- Excerpt to read -
Content starts
This month, we take a break from our discussion of more general financial topics to cover a more “technical” investment strategy currently in favor among some money managers and DIY investors: chasing high yield. Simply put, this strategy involves targeting specific asset types such as preferred stocks, “high-yield” bonds, real estate investment trusts (REITs) and other vehicles that offer rates of return that are often much higher than those being delivered by the market in general. You might reasonably ask, based on that definition, why pursuing higher returns for your portfolio could be described as “perilous.” After all, isn’t growth the goal? Our answer, with a caveat, is: yes, strong returns are a good thing, but chasing high yield is often little more than a gamble that the market is wrong. High-yield products exist, frankly, because no one would ever buy them without the lure of the returns they promise to compensate for higher risk of default.
As we’ve mentioned in past articles, helping our clients benchmark their tolerance for healthy risk is one of the cornerstones of our investment methodology. High-yield investment products are inherently high risk. Take preferred stocks, for example. The promise of receiving regular dividend payouts before common stock holders is very attractive to most investors. However, the high-yield trend toward “hybrid preferred” stock carries with it the very real risk that your holdings could be automatically converted to common stock, meaning both a reduction of income AND capital! Careful attention to technical nuances like yield-to-call date is especially important when investing in preferred stocks. If you have the time and the energy to spend in this sort of analysis, preferred stocks may work for you. Otherwise, you’re gambling on a high cash yield that may or may not ever materialize.
High-yield bonds also provide a cautionary tale. As with preferred stock, there is often a reason that the returns on high-yield bonds are so tantalizingly attractive, and that reason is usually linked to the bond’s rating. Issuers often have to offer high returns because the bonds are poorly rated or offer significant risk of default! Without the lure of a high interest rate, very few investors would put their money into these types of bonds. As the old saying goes, “You can put lipstick on a pig…but it’s still a pig.” In our experience, high-yield bonds wear a LOT of lipstick.
Wanting average or above-average returns is fundamental to investing. No one wants to lose money, after all. But chasing high yield is not for the faint of heart, and is often little more than an “educated bet” on market performance. Building a solid investment strategy that focuses heavily on managing risk, allocating assets prudently, and being patient may not have the flash and glitz of chasing high yield, but it will assuredly pay off better than gambling on a sucker’s bet. In this rising interest rate environment, lower your yield to maturity and be patient.
Content ends
- Provided information -
Content starts
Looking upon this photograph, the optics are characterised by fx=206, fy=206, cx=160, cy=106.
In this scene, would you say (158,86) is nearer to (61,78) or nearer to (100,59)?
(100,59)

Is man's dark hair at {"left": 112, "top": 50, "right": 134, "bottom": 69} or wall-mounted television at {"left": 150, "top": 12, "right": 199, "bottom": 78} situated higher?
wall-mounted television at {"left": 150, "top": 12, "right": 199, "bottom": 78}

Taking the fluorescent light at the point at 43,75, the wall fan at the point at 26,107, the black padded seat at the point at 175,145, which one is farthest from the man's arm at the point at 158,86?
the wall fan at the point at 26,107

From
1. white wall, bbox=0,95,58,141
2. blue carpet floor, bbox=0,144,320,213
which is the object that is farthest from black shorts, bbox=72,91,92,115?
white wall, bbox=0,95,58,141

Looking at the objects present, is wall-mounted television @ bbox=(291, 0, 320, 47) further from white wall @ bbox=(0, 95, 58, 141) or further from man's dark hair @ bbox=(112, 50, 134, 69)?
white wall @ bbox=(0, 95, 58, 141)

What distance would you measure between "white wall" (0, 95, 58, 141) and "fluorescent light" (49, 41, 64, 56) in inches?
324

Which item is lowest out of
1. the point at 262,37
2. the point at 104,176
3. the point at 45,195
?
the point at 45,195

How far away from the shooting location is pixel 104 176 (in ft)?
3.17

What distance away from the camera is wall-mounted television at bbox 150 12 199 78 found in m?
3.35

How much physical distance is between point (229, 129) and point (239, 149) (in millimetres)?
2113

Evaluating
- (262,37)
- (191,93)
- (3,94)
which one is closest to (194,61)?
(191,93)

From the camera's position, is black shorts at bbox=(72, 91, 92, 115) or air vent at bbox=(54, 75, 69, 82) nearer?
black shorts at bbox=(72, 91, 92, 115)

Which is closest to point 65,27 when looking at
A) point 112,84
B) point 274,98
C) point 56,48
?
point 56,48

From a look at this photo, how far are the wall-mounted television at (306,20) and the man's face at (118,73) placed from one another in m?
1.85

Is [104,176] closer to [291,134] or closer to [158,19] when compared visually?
Content ends
Content starts
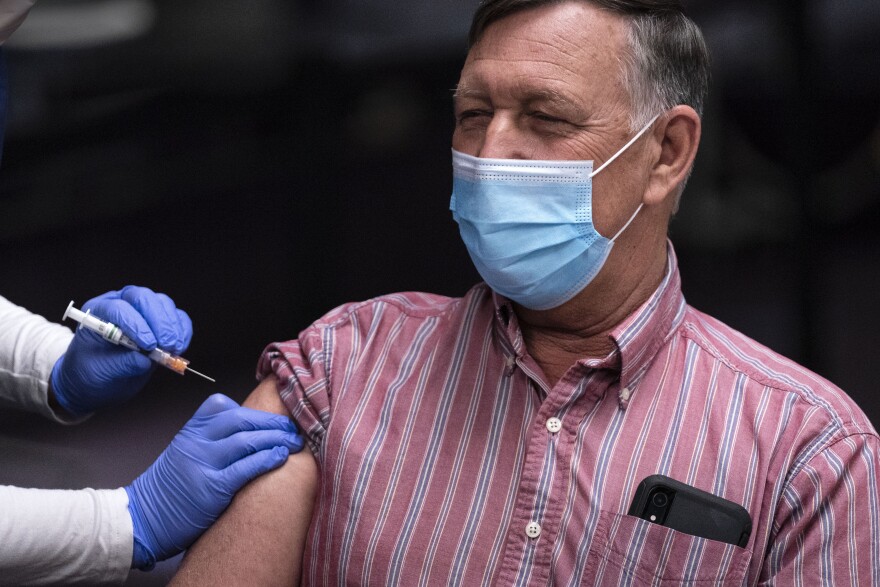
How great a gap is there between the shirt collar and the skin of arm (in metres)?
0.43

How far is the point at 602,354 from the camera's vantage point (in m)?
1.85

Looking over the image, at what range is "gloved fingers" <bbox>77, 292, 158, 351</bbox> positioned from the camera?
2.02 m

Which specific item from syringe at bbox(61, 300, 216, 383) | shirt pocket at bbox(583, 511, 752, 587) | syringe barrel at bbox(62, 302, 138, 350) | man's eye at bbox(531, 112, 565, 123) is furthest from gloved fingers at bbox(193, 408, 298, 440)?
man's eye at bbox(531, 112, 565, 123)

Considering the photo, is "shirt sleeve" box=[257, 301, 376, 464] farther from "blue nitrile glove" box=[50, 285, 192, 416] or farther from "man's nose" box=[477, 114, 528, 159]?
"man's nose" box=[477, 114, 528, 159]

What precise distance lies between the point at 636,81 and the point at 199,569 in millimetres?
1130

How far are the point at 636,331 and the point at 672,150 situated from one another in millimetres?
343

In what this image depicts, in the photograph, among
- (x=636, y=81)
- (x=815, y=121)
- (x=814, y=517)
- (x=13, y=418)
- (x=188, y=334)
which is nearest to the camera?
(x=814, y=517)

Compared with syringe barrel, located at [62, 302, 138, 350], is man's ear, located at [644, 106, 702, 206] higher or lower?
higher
Content ends
- Brief -
In the text on chasing high yield above, rewrite the paragraph beginning "High-yield bonds also provide a cautionary tale" as a shorter paragraph that keeps its main facts.

- Response for this exercise -
Like preferred stock, high-yield bonds carry a warning. Their attractive returns usually reflect the bond's rating: issuers must offer high returns because the bonds are poorly rated or carry significant risk of default, and without a high interest rate few investors would buy them. In our experience, these bonds wear a lot of "lipstick," but the pig underneath is still a pig.